Clydesdale pays £250,000 to firm in loan mis-selling case
CLYDESDALE Bank has paid out £250,000 to a small Scottish business after the Financial Ombudsman Service rejected the bank’s claim that it had not mis-sold a complex loan which fell outside the scope of the banking review.
The Herald understands that seven further SMEs with similar cases have received the backing of the FOS in provisional adjudications.
Clydesdale has always denied that its fixed-rate tailored business loans (TBLs) contain swaps or derivatives, or were ever mis-sold, though last month it raised compensation provisions for loans which did contain swaps as well as “certain TBLs” from £36 million to £128 million.
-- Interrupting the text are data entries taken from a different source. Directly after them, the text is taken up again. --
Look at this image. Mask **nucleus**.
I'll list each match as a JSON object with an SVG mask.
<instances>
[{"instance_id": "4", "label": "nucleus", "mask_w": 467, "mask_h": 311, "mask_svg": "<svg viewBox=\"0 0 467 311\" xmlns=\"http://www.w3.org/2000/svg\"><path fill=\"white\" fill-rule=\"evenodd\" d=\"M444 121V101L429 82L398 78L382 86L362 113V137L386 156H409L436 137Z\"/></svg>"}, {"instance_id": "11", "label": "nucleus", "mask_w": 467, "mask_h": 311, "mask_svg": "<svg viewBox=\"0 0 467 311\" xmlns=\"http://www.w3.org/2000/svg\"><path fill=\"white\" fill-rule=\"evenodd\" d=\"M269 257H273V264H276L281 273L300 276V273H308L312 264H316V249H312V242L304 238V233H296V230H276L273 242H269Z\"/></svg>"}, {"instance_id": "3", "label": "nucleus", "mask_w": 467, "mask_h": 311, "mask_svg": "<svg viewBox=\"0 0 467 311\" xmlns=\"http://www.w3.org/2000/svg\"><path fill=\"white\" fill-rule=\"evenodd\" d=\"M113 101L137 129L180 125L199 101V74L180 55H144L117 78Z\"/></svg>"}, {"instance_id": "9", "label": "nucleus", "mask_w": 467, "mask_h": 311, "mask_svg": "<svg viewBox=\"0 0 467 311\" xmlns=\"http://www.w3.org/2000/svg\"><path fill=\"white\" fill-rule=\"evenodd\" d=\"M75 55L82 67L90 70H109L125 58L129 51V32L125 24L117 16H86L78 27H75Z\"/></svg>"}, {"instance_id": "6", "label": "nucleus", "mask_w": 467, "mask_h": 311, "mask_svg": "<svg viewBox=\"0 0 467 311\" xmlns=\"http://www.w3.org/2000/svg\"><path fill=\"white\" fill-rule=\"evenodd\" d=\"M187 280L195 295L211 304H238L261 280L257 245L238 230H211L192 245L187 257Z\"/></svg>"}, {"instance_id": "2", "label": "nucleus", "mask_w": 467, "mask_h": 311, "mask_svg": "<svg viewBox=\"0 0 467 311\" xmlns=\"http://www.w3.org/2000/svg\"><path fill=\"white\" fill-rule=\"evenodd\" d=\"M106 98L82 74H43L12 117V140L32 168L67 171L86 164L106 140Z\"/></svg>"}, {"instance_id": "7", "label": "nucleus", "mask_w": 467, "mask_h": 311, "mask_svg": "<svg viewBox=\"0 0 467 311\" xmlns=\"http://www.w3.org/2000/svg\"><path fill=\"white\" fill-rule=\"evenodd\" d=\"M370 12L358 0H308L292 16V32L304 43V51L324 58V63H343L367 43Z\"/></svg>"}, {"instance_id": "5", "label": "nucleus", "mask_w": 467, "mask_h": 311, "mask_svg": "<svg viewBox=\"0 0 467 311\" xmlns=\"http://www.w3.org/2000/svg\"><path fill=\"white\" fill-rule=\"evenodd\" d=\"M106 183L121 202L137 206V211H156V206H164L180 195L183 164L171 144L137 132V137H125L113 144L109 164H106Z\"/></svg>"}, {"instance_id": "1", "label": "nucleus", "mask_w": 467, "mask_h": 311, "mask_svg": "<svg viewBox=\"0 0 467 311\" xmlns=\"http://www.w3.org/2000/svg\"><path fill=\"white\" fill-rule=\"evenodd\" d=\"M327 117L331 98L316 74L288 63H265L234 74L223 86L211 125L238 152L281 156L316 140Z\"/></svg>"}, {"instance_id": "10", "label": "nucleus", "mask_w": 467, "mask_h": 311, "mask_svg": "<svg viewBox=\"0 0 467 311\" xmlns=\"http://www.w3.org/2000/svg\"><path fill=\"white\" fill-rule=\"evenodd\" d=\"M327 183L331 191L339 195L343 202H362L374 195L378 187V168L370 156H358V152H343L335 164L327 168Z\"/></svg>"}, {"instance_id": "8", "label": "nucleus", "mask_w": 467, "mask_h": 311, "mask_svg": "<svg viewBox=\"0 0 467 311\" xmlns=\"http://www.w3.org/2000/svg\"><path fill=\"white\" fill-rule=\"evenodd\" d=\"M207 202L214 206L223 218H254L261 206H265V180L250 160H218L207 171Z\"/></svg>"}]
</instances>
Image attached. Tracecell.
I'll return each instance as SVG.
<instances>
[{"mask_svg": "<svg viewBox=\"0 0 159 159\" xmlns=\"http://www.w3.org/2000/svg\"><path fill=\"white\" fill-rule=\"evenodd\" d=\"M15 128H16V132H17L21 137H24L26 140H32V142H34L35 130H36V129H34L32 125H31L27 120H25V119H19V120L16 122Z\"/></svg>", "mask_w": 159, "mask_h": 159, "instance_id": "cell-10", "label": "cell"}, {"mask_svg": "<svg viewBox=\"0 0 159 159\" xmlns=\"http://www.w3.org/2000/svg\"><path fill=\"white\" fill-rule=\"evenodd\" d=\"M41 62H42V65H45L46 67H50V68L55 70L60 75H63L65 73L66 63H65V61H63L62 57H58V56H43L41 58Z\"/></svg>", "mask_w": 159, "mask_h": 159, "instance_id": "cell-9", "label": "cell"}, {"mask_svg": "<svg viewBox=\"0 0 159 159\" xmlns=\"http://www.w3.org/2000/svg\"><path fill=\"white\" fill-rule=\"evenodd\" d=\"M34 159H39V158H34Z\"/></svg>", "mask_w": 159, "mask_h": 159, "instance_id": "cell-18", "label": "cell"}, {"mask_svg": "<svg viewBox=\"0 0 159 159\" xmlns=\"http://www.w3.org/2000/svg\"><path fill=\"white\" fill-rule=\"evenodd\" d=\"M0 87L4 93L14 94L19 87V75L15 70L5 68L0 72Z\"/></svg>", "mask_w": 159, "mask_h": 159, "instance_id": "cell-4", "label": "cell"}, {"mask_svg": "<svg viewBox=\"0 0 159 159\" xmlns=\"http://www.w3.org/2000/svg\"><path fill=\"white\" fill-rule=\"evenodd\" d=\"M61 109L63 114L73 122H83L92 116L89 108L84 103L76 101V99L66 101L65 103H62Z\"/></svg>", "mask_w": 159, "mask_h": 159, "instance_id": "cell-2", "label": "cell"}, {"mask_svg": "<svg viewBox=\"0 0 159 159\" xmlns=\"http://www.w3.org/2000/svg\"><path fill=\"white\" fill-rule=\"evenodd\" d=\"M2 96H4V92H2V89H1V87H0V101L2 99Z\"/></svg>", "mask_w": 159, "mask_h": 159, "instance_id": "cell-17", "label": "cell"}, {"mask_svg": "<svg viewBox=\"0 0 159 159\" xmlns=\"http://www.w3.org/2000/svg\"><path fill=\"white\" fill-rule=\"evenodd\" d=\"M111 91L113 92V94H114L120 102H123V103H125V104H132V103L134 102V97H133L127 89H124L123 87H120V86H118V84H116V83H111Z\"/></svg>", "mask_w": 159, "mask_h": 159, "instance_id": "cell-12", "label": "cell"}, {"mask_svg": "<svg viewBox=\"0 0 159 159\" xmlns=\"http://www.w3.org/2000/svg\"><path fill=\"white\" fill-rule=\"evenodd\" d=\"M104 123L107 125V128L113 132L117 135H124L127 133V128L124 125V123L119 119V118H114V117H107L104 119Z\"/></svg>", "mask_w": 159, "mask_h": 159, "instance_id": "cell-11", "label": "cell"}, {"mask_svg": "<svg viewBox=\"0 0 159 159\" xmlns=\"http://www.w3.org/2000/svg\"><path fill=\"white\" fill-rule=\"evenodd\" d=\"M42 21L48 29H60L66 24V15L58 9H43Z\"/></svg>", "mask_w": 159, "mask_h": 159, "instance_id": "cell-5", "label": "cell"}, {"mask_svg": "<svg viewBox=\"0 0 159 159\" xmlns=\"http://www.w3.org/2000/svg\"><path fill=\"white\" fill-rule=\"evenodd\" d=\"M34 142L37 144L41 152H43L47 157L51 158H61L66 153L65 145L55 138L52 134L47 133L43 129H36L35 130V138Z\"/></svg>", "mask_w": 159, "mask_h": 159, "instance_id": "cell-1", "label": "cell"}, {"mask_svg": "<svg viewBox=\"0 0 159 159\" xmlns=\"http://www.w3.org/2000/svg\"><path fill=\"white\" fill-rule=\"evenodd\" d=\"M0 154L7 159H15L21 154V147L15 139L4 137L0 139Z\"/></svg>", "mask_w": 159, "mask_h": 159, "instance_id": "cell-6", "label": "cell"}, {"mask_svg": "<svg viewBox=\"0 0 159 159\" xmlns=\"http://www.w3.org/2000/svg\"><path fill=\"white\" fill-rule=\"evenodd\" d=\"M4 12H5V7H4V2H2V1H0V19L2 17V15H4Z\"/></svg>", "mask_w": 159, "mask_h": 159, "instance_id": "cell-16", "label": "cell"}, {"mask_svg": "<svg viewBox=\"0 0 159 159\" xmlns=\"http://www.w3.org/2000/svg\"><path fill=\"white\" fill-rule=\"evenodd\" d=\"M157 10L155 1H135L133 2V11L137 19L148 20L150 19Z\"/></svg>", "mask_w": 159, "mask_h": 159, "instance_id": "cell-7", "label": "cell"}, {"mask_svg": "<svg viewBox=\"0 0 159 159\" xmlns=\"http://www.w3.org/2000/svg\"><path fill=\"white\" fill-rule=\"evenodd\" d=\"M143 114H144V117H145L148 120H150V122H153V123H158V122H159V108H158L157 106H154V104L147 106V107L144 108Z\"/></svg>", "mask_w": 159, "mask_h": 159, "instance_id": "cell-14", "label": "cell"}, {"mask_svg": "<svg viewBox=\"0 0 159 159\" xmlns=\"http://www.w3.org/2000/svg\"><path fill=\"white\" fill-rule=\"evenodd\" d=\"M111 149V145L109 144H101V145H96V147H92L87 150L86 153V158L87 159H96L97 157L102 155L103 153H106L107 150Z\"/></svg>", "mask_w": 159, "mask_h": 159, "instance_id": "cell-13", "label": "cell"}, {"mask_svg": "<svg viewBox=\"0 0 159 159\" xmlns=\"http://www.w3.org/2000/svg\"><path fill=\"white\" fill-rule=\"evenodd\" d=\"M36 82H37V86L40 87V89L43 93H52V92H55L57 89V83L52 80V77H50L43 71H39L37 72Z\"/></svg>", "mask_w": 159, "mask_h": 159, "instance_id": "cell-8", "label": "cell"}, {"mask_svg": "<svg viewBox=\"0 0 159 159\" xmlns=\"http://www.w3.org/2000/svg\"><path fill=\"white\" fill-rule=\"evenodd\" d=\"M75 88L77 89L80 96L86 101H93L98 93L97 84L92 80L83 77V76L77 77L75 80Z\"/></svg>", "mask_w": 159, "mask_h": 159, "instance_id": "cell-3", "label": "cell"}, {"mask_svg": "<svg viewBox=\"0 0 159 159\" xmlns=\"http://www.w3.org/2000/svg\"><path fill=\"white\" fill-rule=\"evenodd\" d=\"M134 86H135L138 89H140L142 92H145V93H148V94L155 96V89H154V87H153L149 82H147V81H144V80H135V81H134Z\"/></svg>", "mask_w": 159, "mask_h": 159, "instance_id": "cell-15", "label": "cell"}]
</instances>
The bank was among the bigger sellers of the estimated 60,000 “hidden swap” loans which the Treasury Committee is currently investigating.
The Financial Conduct Authority has admitted that such loans can damage SMEs in much the same way as the 30,000 interest rate-hedging products which, it has found, were 92 per cent mis-sold and require payments of around £2 billion in redress.
But meanwhile those SMEs have to resort to the ombudsman or the courts. The Clydesdale’s chief executive David Thorburn, who appears today before the Treasury Committee’s inquiry into SME banking, said last month the bank had to “make sure that in everything you do with customers you are clear, straightforward to deal with and fair so they trust you more than people trust banks today”.
The £250,000 payout relates to a Clydesdale customer who as recently as 2009 was persuaded to move two of their loans onto five and ten-year TBLs, whilst keeping one loan floating.
But in 2012 the bank said it was exiting all property lending and the floating loan would have to be repaid, forcing the business to find £320,000 and also to re-bank.
The owner, who requested anonymity, said: “We shopped around, and Bank of Scotland could not wait to get us as customers.”
However repaying the £1.2million of TBLs triggered a break fee, which the business says it was never clearly warned of, amounting to £182,000.
The SME first complained to the ombudsman in March 2013.
Now it has received a provisional adjudication that the bank should have treated all the loans as three-year fixed rate, and must refund almost £250,000.
Clydesdale borrowers first began to raise the alarm in July 2012.
Then in February 2013 The Herald revealed that fixed-rate TBLs would be excluded from the regulator’s bank-led review as they were classified as commercial loans.
Earlier this year MPs on the Treasury Committee called for the “hidden swap” loans to be brought within regulation.
In April a survey by campaign group Bully Banks, which has more than 2,000 members, found 97 per cent of businesses reporting an adverse impact from a hidden swap loan and 63 per cent saying the effects were “serious”.
Half the loans in the sample were sold by the Clydesdale and Yorkshire banks and a quarter by Royal Bank of Scotland.
Clydesdale Bank says it always tries to maintain a constructive dialogue with its customers and investigates all complaints thoroughly with a view to reaching a fair and reasonable outcome.
On whether the bank accepts the FOS decisions, a spokesman said: “Every case is dealt with on its own merits.
“Under the FOS process both parties have the right to accept provisional decisions or request further investigations, in some instances it will be appropriate for either party to do that.”